Amanda Knox, il nuovo processo partirà dal “memoriale misterioso”

Pubblicato il 27 Marzo 2013 - 10:07| Aggiornato il 16 Novembre 2022 OLTRE 6 MESI FA

ROMA – Si riparte dal memoriale di Amanda. Una descrizione della notte in cui venne uccisa Meredith Kercher resa a caldo in Questura a Perugia. Pagine scritte a penna, in inglese, in cui l’americana finì per accusare Patrick Lumumba, risultato invece estraneo al delitto. Quel memoriale non venne preso in considerazione dai giudici d’Appello perché ritenuto inattendibile. Amanda stessa, che ha sempre accusato i metodi della polizia italiana, disse di essere stata “forzata” a rendere quelle dichiarazioni dopo ore di estenuanti interrogatori. Il nuovo processo d’Appello, che per ordine della Cassazione sarà in mano alla Corte d’Appello di Firenze, secondo Fiorenza Sarzanini del Corriere della Sera ripartirà proprio da quel memoriale:

Fu Amanda la prima a dare indicazioni precise. Disse che la sera del 31 ottobre 2007 era arrivata a casa con Patrick e Meredith. Spiegò che il giovane voleva avere un rapporto sessuale con la sua amica, che i due si erano chiusi in camera e a un certo punto lei si tappò le orecchie per non sentire le grida «anche se avevo capito che cosa stava succedendo». Una dinamica pressoché uguale a quella raccontata da Rudy Guede che in quella casa ci stava davvero e ha ammesso di aver avuto un rapporto con Mez pur negando di essere l’assassino. Patrick e Rudy sono entrambi di colore. Possibile che Amanda abbia accusato uno per coprire l’altro? La ragazza è stata condannata per calunnia, ma i giudici che l’hanno assolta dall’omicidio hanno anche escluso l’aggravante che le era stata contestata «per aver mentito allo scopo di ottenere per sé e per gli altri concorrenti l’impunità dall’omicidio». E hanno aggiunto: «Era certa della completa estraneità di Lumumba all’omicidio, pur essendo ella stessa assolutamente estranea». Una ricostruzione illogica secondo i giudici della Cassazione che hanno ordinato di riesaminare la questione. E hanno accolto l’obiezione dell’accusa: «Se lei non c’era, come faceva a sapere che Lumumba non era nella villetta?».

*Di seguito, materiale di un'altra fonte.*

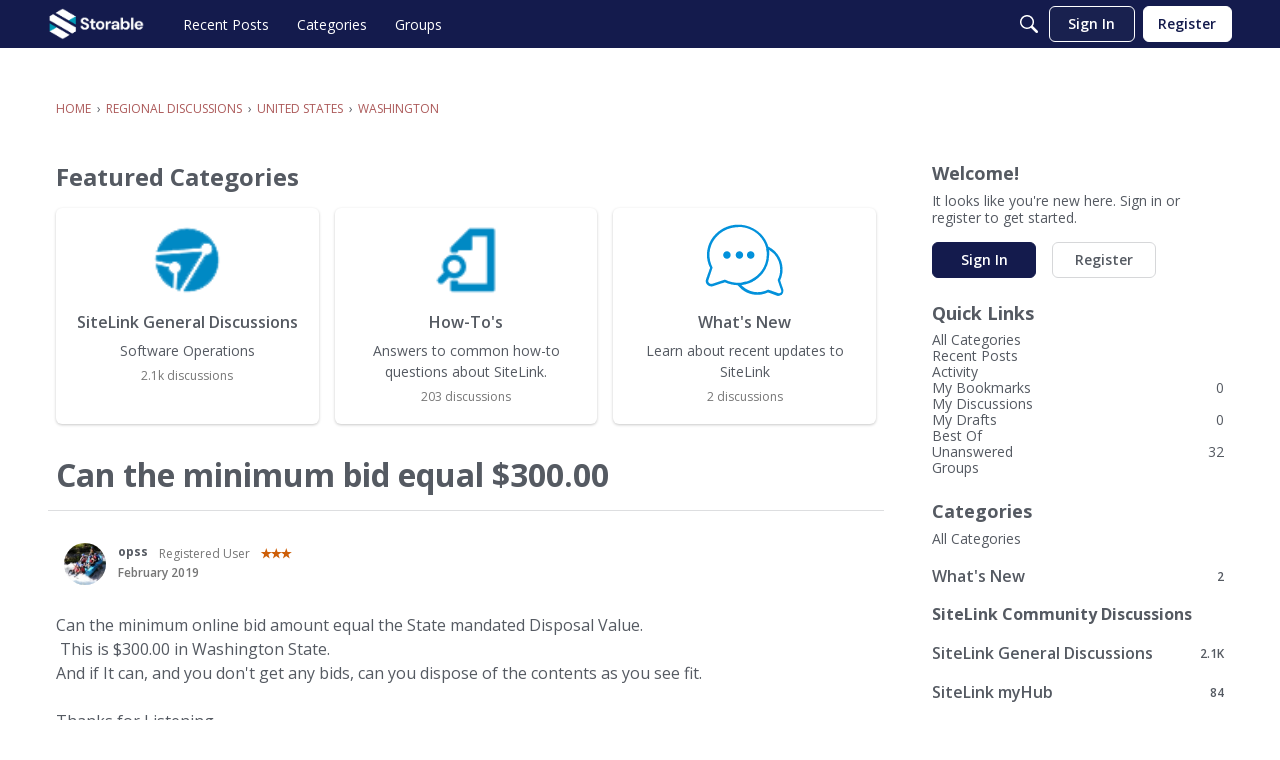

--- FILE ---
content_type: text/plain
request_url: https://www.google-analytics.com/j/collect?v=1&_v=j102&a=1024406755&t=pageview&_s=1&dl=https%3A%2F%2Fstorageforum.sitelink.com%2Fdiscussion%2F2144%2Fcan-the-minimum-bid-equal-300-00&ul=en-us%40posix&dt=Can%20the%20minimum%20bid%20equal%20%24300.00%20%E2%80%94%20StorageForum&sr=1280x720&vp=1280x720&_u=IEBAAEABAAAAACAAI~&jid=1228916675&gjid=1803046462&cid=1365373562.1769028568&tid=UA-72976362-1&_gid=501325243.1769028568&_r=1&_slc=1&z=1881281171
body_size: -454
content:
2,cG-9DCQ84ZMKB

Si parte da qui, ma si può arrivare lontano. Perché bisognerà riesaminare ogni indizio e analizzare gli elementi contrari, si dovranno rileggere o forse addirittura ripetere alcune perizie con un’attenzione particolare a quelle sul Dna. Si dovrà capire come mai i telefoni di Amanda e Raffaele siano stati muti la notte del delitto – mentre i due avevano l’abitudine di tenerli sempre accesi – e siano tornati raggiungibili all’alba. Appare difficile che i due imputati possano fornire dettagli utili, anche se le loro versioni sono cambiate più volte. E allora si torna a Rudy Guede, al giovane ivoriano che per il delitto è già stato condannato in via definitiva a 16 anni di carcere e si trova tuttora in cella.

Rudy era lì, conosce la verità. Finora ha fornito pure lui una ricostruzione confusa e a tratti inverosimile, in particolare quando ha detto di aver visto due persone scappare via dalla casa ma di non poterle riconoscere. Adesso ha di fronte un’altra occasione. Potrebbe decidere di non lasciarsela scappare.